> Проверьте понимание
- a) Переведите на английский язык предложение из отрывка об императоре Павле: «Он знал толк в изощрённых и деликатных оборотах речи.»
- b) Ответьте на вопросы по отрывку об императоре Павле:
(i) Какое место, по словам отрывка, нередко посещал император?
(ii) В каком году состоялась игра в жмурки с участием императора?
(iii) Чем, согласно отрывку, стал император к той эпохе, о которой пойдёт рассказ?
- c) Допишите следующую часть отрывка об императоре Павле, начиная сразу после его последнего предложения.

> Выбранный отрывок
---------------

Император Павел был мал ростом. Черты лица имел некрасивые за исключением глаз, которые у него были очень красивы; выражение этих глаз, когда Павел не подпадал под власть гнева, было бесконечно доброе и приятное. В минуты же гнева вид у Павла был положительно устрашающий. Хотя фигура его была обделена грацией, он далеко не был лишён достоинства, обладал прекрасными манерами и был очень вежлив с женщинами; всё это запечатлевало его особу истинным изяществом и легко обличало в нём дворянина и великого князя. Он обладал литературной начитанностью и умом бойким и открытым, склонен был к шутке и веселью, любил искусство; французский язык и литературу знал в совершенстве, любил Францию, а нравы и вкусы этой страны воспринял в свои привычки. Разговоры он вёл скачками (saccade), но всегда с непрестанным оживлением. Он знал толк в изощрённых и деликатных оборотах речи. Его шутки никогда не носили дурного вкуса, и трудно себе представить что-либо более изящное, чем краткие милостивые слова, с которыми он обращался к окружающим в минуты благодушия. Я говорю это по опыту, потому что мне не раз до и после замужества приходилось соприкасаться с императором. Он нередко наезжал в Смольный монастырь, где я воспитывалась; его забавляли игры маленьких девочек, и он охотно сам даже принимал в них участие. Я прекрасно помню, как однажды вечером в 1798 г. я играла в жмурки с ним, последним королём Польским, принцем Конде и фельдмаршалом Суворовым; император тут проделывал тысячу сумасбродств, но в припадках весёлости он ничем не нарушал приличий. В основе его характера лежало величие и благородство — великодушный враг, чудный друг, он умел прощать с величием, а свою вину или несправедливость исправлял с большой искренностью.
Наряду с редкими качествами, однако же, у Павла сказывались ужасные склонности. С внезапностью принимая самые крайние решения, он был подозрителен, резок и страшен до чудачества. Утверждалось не раз, будто Павел с детства обнаруживал явные признаки умственной аберрации, но доказать, что он действительно страдал таким недугом, трудно. Никогда у него не проявлялось положительных признаков этого; но, несомненно, его странности, страстные и подчас жестокие порывы намекали на органические недочёты ума и сердца, в сущности открытых и добрых. Всемогущество, которое кружит и сильные головы, довершило остальное, и печальные задатки постепенно настолько разрослись, что в ту эпоху, о которой я стану рассказывать, император уже являлся предметом страха и всеобщей ненависти.

---------------

> Исходные материалы
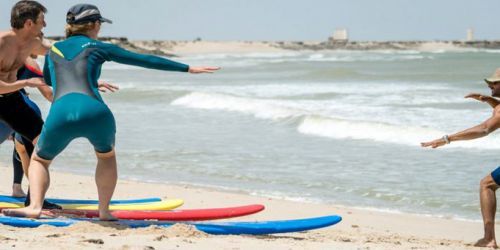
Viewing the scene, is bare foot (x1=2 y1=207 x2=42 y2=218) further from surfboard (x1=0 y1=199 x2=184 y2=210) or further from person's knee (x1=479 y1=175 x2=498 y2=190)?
person's knee (x1=479 y1=175 x2=498 y2=190)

---------------

> Ключ ответов
- a) He had a fine appreciation of subtle and delicate turns of phrase.

- b)
(i) Смольный монастырь.
(ii) В 1798 году.
(iii) Предметом страха и всеобщей ненависти.

- c)
Мой муж в течение нескольких недель не выезжал из дому по причине довольно серьёзной болезни, которая уже миновала, но он охотно замедлял окончательное выздоровление, потому что с некоторого времени служба ему опротивела. За последний год подозрительность в императоре развилась до чудовищности. Пустейшие случаи вырастали в его глазах в огромные заговоры, он гнал людей в отставку и ссылал по произволу. В крепости не переводились многочисленные жертвы, а порой вся их вина сводилась к слишком длинным волосам или слишком короткому кафтану. Носить жилеты совсем воспрещалось. Император утверждал, будто жилеты почему-то вызвали всю французскую революцию. Достаточно было императору где-нибудь на улице заметить жилет, и тотчас же его злосчастный обладатель попадал на гауптвахту. Случалось туда попадать и дамам, если они при встречах с Павлом не выскакивали достаточно стремительно из экипажа или не делали достаточно глубокого реверанса. Полицейское распоряжение предписывало в ту пору всем, мужчинам и женщинам, сообразоваться с этими капризами. Благодаря этому, улицы Петербурга совершенно пустели в час обычной прогулки государя, с 12 до 1 часа пополудни. За последние шесть недель царствования свыше 100 офицеров гвардии были посажены в тюрьмы. Моему мужу тяжело было служить орудием этих расправ. Всё трепетало перед императором. Только одни солдаты его любили, потому что хотя и мучились чрезмерной дисциплиной, но зато пользовались щедрыми царскими милостями. Суровое отношение к офицерам Павел неизменно уравновешивал раздачей денег солдатам.